(Dataset rows)
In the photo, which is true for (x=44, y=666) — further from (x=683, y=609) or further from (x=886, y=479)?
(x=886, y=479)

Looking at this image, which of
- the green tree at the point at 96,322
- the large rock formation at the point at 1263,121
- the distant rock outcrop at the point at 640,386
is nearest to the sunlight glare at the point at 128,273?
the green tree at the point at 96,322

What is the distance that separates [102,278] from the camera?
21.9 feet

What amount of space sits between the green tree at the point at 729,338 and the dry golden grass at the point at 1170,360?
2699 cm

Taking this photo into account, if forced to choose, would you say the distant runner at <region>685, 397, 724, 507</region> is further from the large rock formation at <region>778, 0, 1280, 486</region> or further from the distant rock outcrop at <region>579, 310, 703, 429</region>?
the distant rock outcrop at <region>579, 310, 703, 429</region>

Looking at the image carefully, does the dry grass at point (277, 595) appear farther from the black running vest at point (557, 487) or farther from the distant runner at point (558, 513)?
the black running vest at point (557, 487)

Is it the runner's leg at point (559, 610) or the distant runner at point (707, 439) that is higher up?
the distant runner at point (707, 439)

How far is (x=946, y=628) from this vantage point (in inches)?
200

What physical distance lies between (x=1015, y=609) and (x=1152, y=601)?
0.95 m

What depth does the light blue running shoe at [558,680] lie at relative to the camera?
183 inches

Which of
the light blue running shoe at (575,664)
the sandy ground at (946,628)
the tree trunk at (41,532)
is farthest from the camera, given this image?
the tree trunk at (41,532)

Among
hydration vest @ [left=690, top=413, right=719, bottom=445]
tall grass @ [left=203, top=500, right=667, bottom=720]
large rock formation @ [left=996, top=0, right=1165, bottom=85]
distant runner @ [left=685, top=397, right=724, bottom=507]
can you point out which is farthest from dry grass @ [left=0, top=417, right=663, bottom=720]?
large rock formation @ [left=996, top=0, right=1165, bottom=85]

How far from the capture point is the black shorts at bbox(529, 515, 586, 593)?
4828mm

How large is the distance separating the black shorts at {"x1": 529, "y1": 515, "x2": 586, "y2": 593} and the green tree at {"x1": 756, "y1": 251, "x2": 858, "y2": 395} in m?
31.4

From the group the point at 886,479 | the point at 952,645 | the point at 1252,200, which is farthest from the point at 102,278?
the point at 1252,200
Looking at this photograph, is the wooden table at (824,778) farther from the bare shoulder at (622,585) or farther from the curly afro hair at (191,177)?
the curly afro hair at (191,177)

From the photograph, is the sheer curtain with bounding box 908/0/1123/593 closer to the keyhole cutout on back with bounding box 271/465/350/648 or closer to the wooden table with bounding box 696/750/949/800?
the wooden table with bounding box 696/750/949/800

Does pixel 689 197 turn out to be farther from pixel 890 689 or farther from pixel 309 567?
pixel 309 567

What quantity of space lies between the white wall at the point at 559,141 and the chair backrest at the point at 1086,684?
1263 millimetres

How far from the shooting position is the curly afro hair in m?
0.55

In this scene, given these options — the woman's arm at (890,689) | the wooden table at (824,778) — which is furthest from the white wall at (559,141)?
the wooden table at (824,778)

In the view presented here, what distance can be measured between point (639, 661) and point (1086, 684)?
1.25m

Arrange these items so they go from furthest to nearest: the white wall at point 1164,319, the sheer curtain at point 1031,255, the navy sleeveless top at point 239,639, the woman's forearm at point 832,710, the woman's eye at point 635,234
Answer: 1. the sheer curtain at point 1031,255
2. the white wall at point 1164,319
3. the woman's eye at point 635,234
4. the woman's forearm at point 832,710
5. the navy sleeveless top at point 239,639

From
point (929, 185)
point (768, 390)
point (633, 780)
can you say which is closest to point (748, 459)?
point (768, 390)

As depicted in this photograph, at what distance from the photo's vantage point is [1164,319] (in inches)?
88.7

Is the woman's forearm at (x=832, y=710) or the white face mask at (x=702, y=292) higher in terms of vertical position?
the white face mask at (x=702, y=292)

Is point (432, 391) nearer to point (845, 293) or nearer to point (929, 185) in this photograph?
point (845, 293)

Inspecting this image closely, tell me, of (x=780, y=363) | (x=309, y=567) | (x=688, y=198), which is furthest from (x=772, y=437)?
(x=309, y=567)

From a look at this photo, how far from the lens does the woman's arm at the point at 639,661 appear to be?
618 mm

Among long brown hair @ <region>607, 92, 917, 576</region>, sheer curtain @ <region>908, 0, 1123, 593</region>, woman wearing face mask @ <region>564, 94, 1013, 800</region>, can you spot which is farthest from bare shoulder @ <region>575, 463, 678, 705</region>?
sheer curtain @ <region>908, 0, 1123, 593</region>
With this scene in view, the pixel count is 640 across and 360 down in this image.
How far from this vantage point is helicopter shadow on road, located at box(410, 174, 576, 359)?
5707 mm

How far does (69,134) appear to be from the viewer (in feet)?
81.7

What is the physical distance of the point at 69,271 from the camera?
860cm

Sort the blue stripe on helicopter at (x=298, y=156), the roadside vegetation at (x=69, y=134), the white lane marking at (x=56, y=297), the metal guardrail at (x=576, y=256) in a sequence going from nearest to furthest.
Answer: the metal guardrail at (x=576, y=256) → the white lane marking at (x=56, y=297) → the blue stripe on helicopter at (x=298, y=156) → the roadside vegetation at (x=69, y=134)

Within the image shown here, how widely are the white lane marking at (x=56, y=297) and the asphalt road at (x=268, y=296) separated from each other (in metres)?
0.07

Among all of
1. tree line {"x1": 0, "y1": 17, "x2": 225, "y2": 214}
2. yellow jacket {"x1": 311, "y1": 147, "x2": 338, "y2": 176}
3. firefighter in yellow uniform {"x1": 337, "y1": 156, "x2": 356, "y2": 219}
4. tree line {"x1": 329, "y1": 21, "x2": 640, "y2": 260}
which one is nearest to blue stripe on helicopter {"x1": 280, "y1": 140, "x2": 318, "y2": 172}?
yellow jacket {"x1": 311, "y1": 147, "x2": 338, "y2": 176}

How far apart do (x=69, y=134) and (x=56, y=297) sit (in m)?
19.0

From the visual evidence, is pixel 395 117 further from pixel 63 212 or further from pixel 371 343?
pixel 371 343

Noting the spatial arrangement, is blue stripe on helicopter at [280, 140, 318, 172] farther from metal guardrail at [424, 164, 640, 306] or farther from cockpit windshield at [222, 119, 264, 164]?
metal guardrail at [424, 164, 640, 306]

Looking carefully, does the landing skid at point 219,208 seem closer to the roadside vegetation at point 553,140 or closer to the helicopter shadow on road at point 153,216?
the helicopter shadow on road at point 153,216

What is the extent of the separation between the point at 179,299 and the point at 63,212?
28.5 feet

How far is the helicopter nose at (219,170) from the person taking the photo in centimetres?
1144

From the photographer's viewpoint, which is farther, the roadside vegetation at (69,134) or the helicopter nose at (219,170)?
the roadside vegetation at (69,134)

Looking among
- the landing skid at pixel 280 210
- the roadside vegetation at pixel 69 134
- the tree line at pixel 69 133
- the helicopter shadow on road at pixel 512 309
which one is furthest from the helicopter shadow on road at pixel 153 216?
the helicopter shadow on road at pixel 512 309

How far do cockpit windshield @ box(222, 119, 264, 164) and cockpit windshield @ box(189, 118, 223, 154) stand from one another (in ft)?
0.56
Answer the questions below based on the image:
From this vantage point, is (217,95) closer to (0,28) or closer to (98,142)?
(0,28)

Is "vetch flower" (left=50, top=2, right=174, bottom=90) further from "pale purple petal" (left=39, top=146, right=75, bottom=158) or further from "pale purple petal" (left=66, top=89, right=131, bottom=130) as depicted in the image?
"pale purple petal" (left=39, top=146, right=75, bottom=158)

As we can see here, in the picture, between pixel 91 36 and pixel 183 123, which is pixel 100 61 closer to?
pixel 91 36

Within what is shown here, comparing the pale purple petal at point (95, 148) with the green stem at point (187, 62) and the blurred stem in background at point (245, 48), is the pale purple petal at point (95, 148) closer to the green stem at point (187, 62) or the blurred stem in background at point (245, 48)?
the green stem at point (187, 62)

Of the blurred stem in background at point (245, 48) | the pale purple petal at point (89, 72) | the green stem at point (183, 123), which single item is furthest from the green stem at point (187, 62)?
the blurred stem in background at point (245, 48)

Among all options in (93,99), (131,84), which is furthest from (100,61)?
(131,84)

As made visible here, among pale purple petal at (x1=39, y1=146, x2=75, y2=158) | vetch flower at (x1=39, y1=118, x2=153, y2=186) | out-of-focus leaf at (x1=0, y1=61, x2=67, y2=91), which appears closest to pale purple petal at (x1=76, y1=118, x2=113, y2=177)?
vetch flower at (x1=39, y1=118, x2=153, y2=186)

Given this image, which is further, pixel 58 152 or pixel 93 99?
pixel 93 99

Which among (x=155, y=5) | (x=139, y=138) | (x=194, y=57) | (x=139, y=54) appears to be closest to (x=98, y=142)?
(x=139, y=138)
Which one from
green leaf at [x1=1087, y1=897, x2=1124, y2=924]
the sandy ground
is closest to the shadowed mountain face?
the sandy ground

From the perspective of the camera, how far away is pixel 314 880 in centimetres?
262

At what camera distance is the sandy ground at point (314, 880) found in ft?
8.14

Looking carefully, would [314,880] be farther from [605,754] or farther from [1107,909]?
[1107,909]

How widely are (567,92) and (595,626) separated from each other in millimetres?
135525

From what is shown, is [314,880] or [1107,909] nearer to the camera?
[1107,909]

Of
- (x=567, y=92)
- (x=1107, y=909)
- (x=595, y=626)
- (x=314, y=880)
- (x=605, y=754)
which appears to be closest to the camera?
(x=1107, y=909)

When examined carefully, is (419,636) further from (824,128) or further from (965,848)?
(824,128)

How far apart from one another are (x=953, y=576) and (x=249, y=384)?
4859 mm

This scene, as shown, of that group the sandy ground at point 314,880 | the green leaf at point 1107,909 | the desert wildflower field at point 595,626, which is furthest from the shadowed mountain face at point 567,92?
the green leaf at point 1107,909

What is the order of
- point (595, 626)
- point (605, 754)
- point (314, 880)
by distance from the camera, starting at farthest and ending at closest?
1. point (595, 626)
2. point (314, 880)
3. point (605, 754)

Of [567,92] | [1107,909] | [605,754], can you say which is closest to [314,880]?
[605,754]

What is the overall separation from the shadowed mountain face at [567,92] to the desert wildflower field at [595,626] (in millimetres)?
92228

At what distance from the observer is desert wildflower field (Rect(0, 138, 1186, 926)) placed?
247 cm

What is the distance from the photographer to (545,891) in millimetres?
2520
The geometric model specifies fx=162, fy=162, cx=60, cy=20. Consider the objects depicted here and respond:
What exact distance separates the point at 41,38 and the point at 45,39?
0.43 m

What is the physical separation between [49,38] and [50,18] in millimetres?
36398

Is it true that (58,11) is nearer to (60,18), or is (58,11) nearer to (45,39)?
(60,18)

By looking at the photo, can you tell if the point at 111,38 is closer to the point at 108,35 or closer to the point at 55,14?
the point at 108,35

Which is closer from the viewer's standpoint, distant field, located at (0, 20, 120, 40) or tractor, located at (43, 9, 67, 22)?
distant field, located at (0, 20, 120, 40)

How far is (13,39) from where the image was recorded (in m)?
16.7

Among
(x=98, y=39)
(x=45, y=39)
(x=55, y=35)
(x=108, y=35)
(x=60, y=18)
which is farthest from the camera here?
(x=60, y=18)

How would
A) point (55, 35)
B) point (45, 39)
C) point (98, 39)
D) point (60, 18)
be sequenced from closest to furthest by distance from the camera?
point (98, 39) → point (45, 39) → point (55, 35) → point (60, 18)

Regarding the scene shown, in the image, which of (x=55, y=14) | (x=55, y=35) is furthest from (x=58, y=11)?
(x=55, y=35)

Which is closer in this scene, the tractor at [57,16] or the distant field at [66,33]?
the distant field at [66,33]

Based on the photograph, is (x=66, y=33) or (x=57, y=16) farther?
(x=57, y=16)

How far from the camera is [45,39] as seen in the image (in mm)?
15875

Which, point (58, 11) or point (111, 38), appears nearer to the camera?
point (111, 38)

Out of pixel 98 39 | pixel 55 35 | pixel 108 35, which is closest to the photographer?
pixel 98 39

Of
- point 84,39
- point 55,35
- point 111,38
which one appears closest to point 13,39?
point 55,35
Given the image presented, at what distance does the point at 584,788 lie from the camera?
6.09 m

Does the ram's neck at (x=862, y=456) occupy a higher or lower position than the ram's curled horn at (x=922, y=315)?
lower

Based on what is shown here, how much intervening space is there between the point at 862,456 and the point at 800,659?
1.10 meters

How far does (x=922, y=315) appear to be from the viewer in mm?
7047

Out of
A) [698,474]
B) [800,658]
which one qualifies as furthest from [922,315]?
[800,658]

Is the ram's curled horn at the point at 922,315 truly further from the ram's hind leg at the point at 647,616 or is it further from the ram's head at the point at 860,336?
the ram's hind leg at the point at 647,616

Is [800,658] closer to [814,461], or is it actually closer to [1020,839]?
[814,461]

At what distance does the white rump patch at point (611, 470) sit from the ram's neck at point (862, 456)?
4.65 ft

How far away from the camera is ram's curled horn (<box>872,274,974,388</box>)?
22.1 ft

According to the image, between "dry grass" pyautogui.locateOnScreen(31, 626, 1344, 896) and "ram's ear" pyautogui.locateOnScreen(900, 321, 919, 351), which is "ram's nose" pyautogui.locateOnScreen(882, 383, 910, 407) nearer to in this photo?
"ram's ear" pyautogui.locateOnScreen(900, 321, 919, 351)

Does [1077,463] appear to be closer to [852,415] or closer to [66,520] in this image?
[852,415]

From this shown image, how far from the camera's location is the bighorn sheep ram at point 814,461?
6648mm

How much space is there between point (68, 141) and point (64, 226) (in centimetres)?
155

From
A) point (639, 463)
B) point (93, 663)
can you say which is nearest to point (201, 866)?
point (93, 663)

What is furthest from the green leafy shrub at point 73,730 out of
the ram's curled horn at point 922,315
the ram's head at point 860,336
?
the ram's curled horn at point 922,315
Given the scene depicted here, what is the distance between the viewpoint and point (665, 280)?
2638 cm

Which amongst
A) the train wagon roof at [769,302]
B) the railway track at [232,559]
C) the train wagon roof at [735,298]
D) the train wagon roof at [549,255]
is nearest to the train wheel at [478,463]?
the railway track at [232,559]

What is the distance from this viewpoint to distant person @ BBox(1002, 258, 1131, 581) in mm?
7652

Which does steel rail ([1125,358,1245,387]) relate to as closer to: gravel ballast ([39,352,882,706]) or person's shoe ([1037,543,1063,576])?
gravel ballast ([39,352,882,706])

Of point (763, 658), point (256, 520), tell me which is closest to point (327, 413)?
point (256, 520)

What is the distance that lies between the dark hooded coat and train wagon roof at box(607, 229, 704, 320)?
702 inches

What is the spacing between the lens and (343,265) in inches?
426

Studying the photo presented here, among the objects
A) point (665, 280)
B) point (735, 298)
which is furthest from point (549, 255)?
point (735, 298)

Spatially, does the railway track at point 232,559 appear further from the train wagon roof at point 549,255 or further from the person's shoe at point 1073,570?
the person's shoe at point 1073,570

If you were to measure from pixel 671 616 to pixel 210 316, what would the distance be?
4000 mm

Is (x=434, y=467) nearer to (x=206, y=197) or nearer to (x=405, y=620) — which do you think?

**TASK INSTRUCTIONS:** Please reproduce the rows from the line with "When examined carefully, is" up to and including the line with "point (98, 39) →", substituting "viewer" for "camera" and leaving everything else unchanged. Return only those lines.

**TASK ANSWER:**
When examined carefully, is (419,636) further from (824,128) or further from (965,848)?
(824,128)

How far apart from one another are (x=953, y=576) and (x=249, y=384)?
4859 mm

This scene, as shown, of that group the sandy ground at point 314,880 | the green leaf at point 1107,909 | the desert wildflower field at point 595,626, which is furthest from the shadowed mountain face at point 567,92?
the green leaf at point 1107,909

What is the order of
- point (595, 626)
- point (605, 754)
- point (314, 880)
by distance from the viewer, starting at farthest and ending at closest?
1. point (595, 626)
2. point (314, 880)
3. point (605, 754)

Of [567,92] | [1107,909] | [605,754], can you say which is closest to [314,880]?
[605,754]

What is the overall separation from the shadowed mountain face at [567,92] to the desert wildflower field at [595,626] (in millimetres)?
92228

At what distance from the observer is desert wildflower field (Rect(0, 138, 1186, 926)) placed?
247 cm

What is the distance from the photographer to (545,891) in millimetres?
2520
The geometric model specifies fx=162, fy=162, cx=60, cy=20. Consider the objects depicted here and respond:
What exact distance separates the point at 41,38 and the point at 45,39?
0.43 m

What is the physical separation between [49,38] and [50,18] in millimetres?
36398

Is it true that (58,11) is nearer to (60,18), or is (58,11) nearer to (45,39)?
(60,18)

By looking at the photo, can you tell if the point at 111,38 is closer to the point at 108,35 or closer to the point at 55,14?
the point at 108,35

Which is closer from the viewer's standpoint, distant field, located at (0, 20, 120, 40) or tractor, located at (43, 9, 67, 22)?
distant field, located at (0, 20, 120, 40)

How far is (13,39) from where the image was recorded (in m)?
16.7

Among
(x=98, y=39)
(x=45, y=39)
(x=55, y=35)
(x=108, y=35)
(x=60, y=18)
which is farthest from the viewer here?
(x=60, y=18)

How would
A) point (55, 35)
B) point (45, 39)
C) point (98, 39)
D) point (60, 18)
be sequenced from closest to furthest by distance from the viewer?
point (98, 39) → point (45, 39) → point (55, 35) → point (60, 18)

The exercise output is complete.